TASK DATA:

*****

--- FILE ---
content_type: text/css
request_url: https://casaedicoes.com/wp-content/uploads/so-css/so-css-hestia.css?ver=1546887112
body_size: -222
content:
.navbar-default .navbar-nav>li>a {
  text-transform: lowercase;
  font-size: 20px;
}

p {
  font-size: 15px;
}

*****

TASK GOAL: Give back all of the entries above, unchanged in every word.

TASK ANSWER:
--- FILE ---
content_type: text/css
request_url: https://casaedicoes.com/wp-content/uploads/so-css/so-css-hestia.css?ver=1546887112
body_size: -222
content:
.navbar-default .navbar-nav>li>a {
  text-transform: lowercase;
  font-size: 20px;
}

p {
  font-size: 15px;
}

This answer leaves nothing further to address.